Die Gebiete der ethnischen Minderheiten haben ein beträchtliches Tourismuspotenzial. Es gibt Gegenden von historischer und kultureller Bedeutung, mit Kriegsgräbern, der burmesischen Eisenbahn, Pagoden und ethnischen Baudenkmälern, schönen Landschaften und wertvollen Ökosystemen. In einigen Gebieten gibt es jedoch anhaltende Unsicherheit und das Land ist durch Minen verseucht. Dagegen muss etwas getan werden. Auch die unzureichende Infrastruktur beeinträchtigt den Tourismus. Die Tourismusentwicklung und Verteilung der Einnahmen könnte potenziell Auswirkungen auf die Dynamik des Konfliktes haben – positiv oder negativ.

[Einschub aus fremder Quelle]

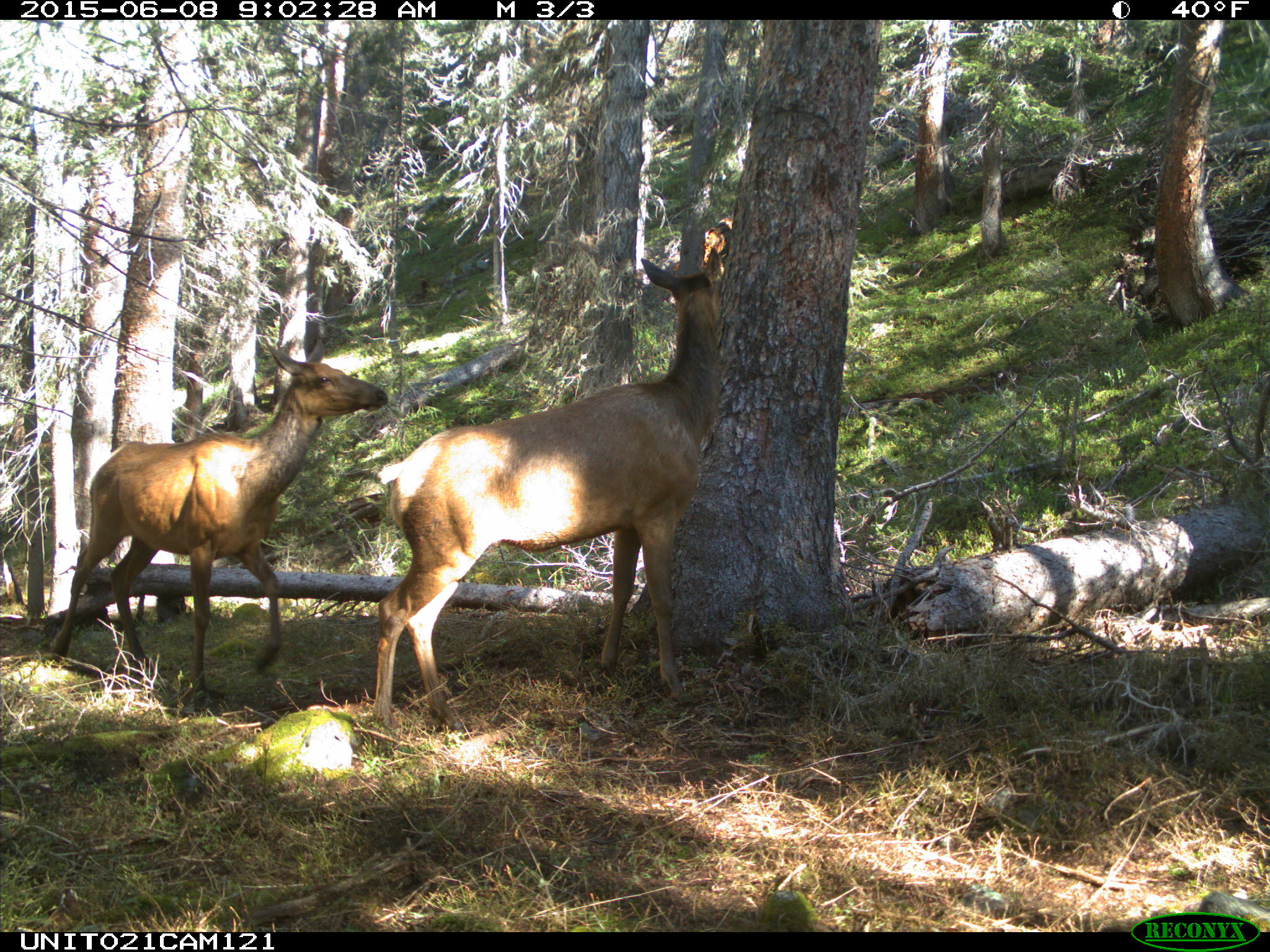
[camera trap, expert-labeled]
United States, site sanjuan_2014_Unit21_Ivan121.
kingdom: Animalia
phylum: Chordata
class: Mammalia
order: Artiodactyla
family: Cervidae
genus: Cervus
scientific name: Cervus elaphus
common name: red deer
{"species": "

Firmen, die in solchen Regionen investieren oder Reisen dorthin organisieren wollen, sollten alle relevanten Interessengruppen konsultieren, einschließlich der Führungspersönlichkeiten ethnischer Gruppen, nichtstaatliche bewaffnete Gruppen und konfliktsensible Experten, um sicher zu gehen, dass Tourismus gewünscht wird und dass es sich um den richtigen Zeitpunkt handelt. Insbesondere sollte die Zusammenarbeit mit zivilgesellschaftlichen und gemeindebasierten Organisationen, so wichtig sie ist, kein Ersatz für die Konsultation der Gemeinschaften sein, bei der es darum geht, festzustellen, was für eine Art touristischer Entwicklung die Menschen vor Ort wollen.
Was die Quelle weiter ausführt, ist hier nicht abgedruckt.